空间推理数据集摘录

++++++++++++++++++++

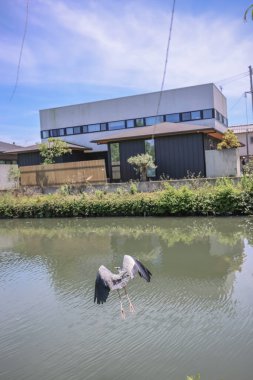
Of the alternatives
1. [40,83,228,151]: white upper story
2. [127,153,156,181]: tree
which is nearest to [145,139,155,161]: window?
[127,153,156,181]: tree

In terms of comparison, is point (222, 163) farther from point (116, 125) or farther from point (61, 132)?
point (61, 132)

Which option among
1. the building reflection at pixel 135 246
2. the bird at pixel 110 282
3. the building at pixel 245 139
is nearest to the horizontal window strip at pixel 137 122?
the building at pixel 245 139

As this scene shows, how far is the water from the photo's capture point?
15.2 feet

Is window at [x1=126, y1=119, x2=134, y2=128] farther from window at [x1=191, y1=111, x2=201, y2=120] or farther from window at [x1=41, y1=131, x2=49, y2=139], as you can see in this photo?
window at [x1=41, y1=131, x2=49, y2=139]

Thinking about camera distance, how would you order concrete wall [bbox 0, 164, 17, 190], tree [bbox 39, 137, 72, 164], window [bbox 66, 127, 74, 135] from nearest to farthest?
1. concrete wall [bbox 0, 164, 17, 190]
2. tree [bbox 39, 137, 72, 164]
3. window [bbox 66, 127, 74, 135]

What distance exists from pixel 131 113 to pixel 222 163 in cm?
1288

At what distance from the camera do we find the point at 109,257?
10.1 metres

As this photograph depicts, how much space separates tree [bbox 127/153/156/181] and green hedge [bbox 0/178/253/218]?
3.65 m

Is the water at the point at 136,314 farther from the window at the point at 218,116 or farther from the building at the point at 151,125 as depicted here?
the window at the point at 218,116

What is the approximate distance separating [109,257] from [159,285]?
2772mm

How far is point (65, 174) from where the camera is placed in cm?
2239

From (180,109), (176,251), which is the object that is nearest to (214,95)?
(180,109)

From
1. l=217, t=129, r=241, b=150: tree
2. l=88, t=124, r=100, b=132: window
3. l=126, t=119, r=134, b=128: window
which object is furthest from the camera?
l=88, t=124, r=100, b=132: window

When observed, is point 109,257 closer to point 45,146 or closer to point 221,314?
point 221,314
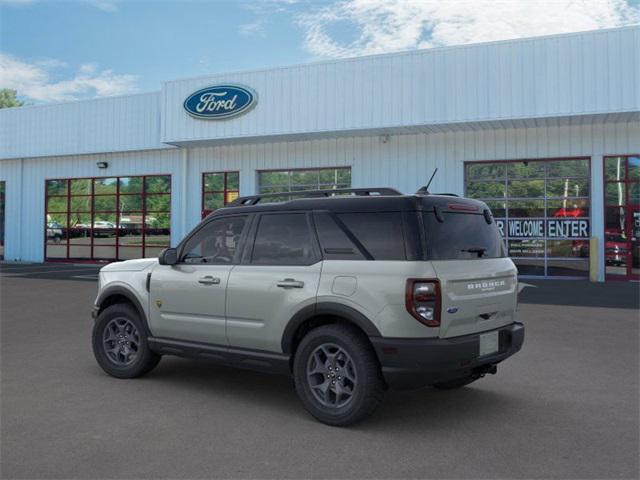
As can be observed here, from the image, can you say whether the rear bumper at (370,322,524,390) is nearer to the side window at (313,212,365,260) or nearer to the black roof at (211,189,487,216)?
the side window at (313,212,365,260)

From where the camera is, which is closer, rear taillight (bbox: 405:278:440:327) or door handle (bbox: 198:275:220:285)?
rear taillight (bbox: 405:278:440:327)

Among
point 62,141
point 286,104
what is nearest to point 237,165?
point 286,104

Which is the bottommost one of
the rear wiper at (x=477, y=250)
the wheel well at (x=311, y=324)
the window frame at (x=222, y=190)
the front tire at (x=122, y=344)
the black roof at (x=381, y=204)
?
the front tire at (x=122, y=344)

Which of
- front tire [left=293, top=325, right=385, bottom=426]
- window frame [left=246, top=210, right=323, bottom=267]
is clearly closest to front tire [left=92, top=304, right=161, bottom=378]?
window frame [left=246, top=210, right=323, bottom=267]

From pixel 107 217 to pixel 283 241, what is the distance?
69.7 ft

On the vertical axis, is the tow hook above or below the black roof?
below

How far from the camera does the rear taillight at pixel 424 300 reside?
429 centimetres

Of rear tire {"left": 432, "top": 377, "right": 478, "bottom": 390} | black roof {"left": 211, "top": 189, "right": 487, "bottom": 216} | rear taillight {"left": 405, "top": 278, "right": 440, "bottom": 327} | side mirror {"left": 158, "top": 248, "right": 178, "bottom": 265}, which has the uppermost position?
black roof {"left": 211, "top": 189, "right": 487, "bottom": 216}

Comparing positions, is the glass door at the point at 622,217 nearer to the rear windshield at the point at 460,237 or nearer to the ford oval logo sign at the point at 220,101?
the ford oval logo sign at the point at 220,101

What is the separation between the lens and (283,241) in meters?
5.16

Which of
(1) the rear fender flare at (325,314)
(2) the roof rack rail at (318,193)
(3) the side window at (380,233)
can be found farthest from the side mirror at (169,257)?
(3) the side window at (380,233)

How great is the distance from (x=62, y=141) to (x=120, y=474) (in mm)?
23843

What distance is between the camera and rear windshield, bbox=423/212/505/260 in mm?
4508

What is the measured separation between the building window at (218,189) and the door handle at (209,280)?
16.4 m
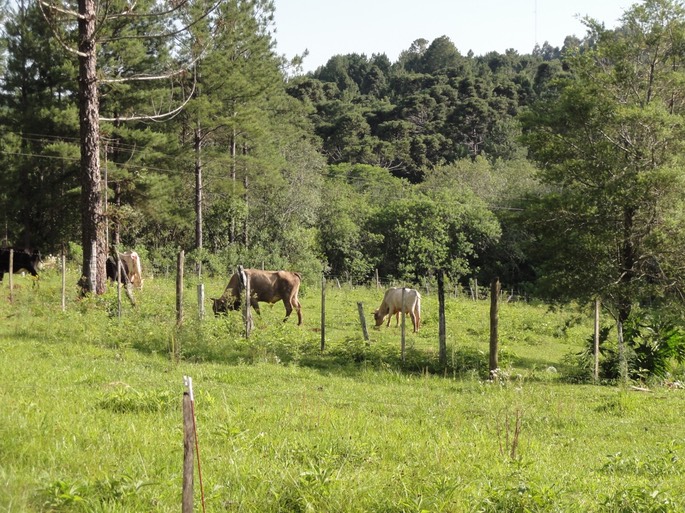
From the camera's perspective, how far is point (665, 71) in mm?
16359

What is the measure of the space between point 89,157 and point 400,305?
939 cm

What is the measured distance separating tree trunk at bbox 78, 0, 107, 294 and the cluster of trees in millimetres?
54

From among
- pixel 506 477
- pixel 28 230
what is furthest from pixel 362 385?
pixel 28 230

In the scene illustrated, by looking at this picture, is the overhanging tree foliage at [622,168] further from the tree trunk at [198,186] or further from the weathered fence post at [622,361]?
the tree trunk at [198,186]

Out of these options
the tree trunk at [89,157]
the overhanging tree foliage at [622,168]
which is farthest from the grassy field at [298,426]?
the overhanging tree foliage at [622,168]

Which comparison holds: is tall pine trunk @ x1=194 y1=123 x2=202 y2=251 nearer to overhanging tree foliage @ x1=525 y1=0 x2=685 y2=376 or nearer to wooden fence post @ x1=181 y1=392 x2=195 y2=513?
overhanging tree foliage @ x1=525 y1=0 x2=685 y2=376

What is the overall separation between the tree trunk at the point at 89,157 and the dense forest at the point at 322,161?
0.18 ft

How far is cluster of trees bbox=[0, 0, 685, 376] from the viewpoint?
53.4 ft

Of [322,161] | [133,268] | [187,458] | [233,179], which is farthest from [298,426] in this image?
[322,161]

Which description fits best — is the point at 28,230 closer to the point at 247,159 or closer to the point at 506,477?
the point at 247,159

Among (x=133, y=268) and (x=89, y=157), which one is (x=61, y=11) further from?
(x=133, y=268)

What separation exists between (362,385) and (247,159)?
2653cm

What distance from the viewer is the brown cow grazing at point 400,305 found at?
20.6 metres

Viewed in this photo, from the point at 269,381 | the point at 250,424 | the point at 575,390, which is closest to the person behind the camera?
the point at 250,424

++++++++++++++++++++

__你的任务__: 把上面的列表从头到尾原样照录一遍，答案里不要带上图片。

__题目解答__:
Of the alternatives
1. [40,83,228,151]: white upper story
2. [127,153,156,181]: tree
which is nearest to [145,139,155,161]: window?
[127,153,156,181]: tree

In terms of comparison, is point (222, 163) farther from point (116, 125) or farther from point (61, 132)?
point (61, 132)

Which option among
1. the building reflection at pixel 135 246
2. the bird at pixel 110 282
3. the building at pixel 245 139
is nearest to the horizontal window strip at pixel 137 122?
the building at pixel 245 139

As this scene shows, how far is the water from the photo's capture point?
15.2 feet

Is window at [x1=126, y1=119, x2=134, y2=128] farther from window at [x1=191, y1=111, x2=201, y2=120] or farther from window at [x1=41, y1=131, x2=49, y2=139], as you can see in this photo?
window at [x1=41, y1=131, x2=49, y2=139]

Thinking about camera distance, how would you order concrete wall [bbox 0, 164, 17, 190], tree [bbox 39, 137, 72, 164], window [bbox 66, 127, 74, 135] from nearest to farthest?
1. concrete wall [bbox 0, 164, 17, 190]
2. tree [bbox 39, 137, 72, 164]
3. window [bbox 66, 127, 74, 135]

What distance exists from pixel 131 113 to pixel 222 163 in cm?
1288

At what distance from the camera do we find the point at 109,257?
10.1 metres

As this photograph depicts, how much space separates tree [bbox 127/153/156/181] and green hedge [bbox 0/178/253/218]?
3.65 m

Is the water at the point at 136,314 farther from the window at the point at 218,116 or farther from the building at the point at 151,125 as depicted here?
the window at the point at 218,116

What is the approximate distance separating [109,257] from [159,285]?
2772mm

How far is point (65, 174) from where the camera is placed in cm?
2239

From (180,109), (176,251), which is the object that is nearest to (214,95)?
(180,109)

From
1. l=217, t=129, r=241, b=150: tree
2. l=88, t=124, r=100, b=132: window
3. l=126, t=119, r=134, b=128: window
which object is furthest from the camera?
l=88, t=124, r=100, b=132: window

When observed, is point 109,257 closer to point 45,146 or closer to point 221,314?
point 221,314
As can be observed here, from the image, can you say whether the rear bumper at (370,322,524,390) is nearer to the side window at (313,212,365,260) or nearer to the black roof at (211,189,487,216)?
the side window at (313,212,365,260)

From where the camera is, which is closer, rear taillight (bbox: 405:278:440:327) or door handle (bbox: 198:275:220:285)?
rear taillight (bbox: 405:278:440:327)

Among
point 62,141
point 286,104
what is nearest to point 237,165?
point 286,104

Which is the bottommost one of
the rear wiper at (x=477, y=250)
the wheel well at (x=311, y=324)
the window frame at (x=222, y=190)
the front tire at (x=122, y=344)
the black roof at (x=381, y=204)
?
the front tire at (x=122, y=344)

Which of
- front tire [left=293, top=325, right=385, bottom=426]
- window frame [left=246, top=210, right=323, bottom=267]
is clearly closest to front tire [left=92, top=304, right=161, bottom=378]?
window frame [left=246, top=210, right=323, bottom=267]

From pixel 107 217 to pixel 283 241, what is the distance?
69.7 ft

On the vertical axis, is the tow hook above or below the black roof?
below

How far from the camera does the rear taillight at pixel 424 300 reside?
429 centimetres

Of rear tire {"left": 432, "top": 377, "right": 478, "bottom": 390} | black roof {"left": 211, "top": 189, "right": 487, "bottom": 216} | rear taillight {"left": 405, "top": 278, "right": 440, "bottom": 327} | side mirror {"left": 158, "top": 248, "right": 178, "bottom": 265}, which has the uppermost position?
black roof {"left": 211, "top": 189, "right": 487, "bottom": 216}

Comparing positions, is the glass door at the point at 622,217 nearer to the rear windshield at the point at 460,237 or nearer to the ford oval logo sign at the point at 220,101?
the ford oval logo sign at the point at 220,101

What is the separation between the lens and (283,241) in meters?
5.16

Which of
(1) the rear fender flare at (325,314)
(2) the roof rack rail at (318,193)
(3) the side window at (380,233)
can be found farthest from the side mirror at (169,257)?
(3) the side window at (380,233)

How great is the distance from (x=62, y=141) to (x=120, y=474) (in mm)?
23843

What distance is between the camera and rear windshield, bbox=423/212/505/260 in mm?
4508

What is the measured separation between the building window at (218,189) and the door handle at (209,280)?
16.4 m
From the camera's perspective, how far is point (665, 71) in mm?
16359

What is the measure of the space between point 89,157 and point 400,305?
939 cm

What is the measured distance separating tree trunk at bbox 78, 0, 107, 294 and the cluster of trees in millimetres?
54

From among
- pixel 506 477
- pixel 28 230
what is furthest from pixel 362 385?
pixel 28 230

In the scene illustrated, by looking at this picture, is the overhanging tree foliage at [622,168] further from the tree trunk at [198,186] or further from the weathered fence post at [622,361]?
the tree trunk at [198,186]

Out of these options
the tree trunk at [89,157]
the overhanging tree foliage at [622,168]
which is farthest from the grassy field at [298,426]?
the overhanging tree foliage at [622,168]

Which comparison holds: is tall pine trunk @ x1=194 y1=123 x2=202 y2=251 nearer to overhanging tree foliage @ x1=525 y1=0 x2=685 y2=376 or nearer to wooden fence post @ x1=181 y1=392 x2=195 y2=513?
overhanging tree foliage @ x1=525 y1=0 x2=685 y2=376

What is the overall separation between the tree trunk at the point at 89,157 and the dense forest at the point at 322,161?
0.18 ft

How far is cluster of trees bbox=[0, 0, 685, 376] from the viewpoint?
53.4 ft

Of [322,161] | [133,268] | [187,458] | [233,179], which is farthest from [298,426] in this image?
[322,161]

Which description fits best — is the point at 28,230 closer to the point at 247,159 or closer to the point at 506,477?
the point at 247,159

Among (x=133, y=268) and (x=89, y=157), which one is (x=61, y=11) further from?
(x=133, y=268)

What separation exists between (362,385) and (247,159)?
2653cm

What distance from the viewer is the brown cow grazing at point 400,305 found at?
20.6 metres

Viewed in this photo, from the point at 269,381 | the point at 250,424 | the point at 575,390, which is closest to the person behind the camera?
the point at 250,424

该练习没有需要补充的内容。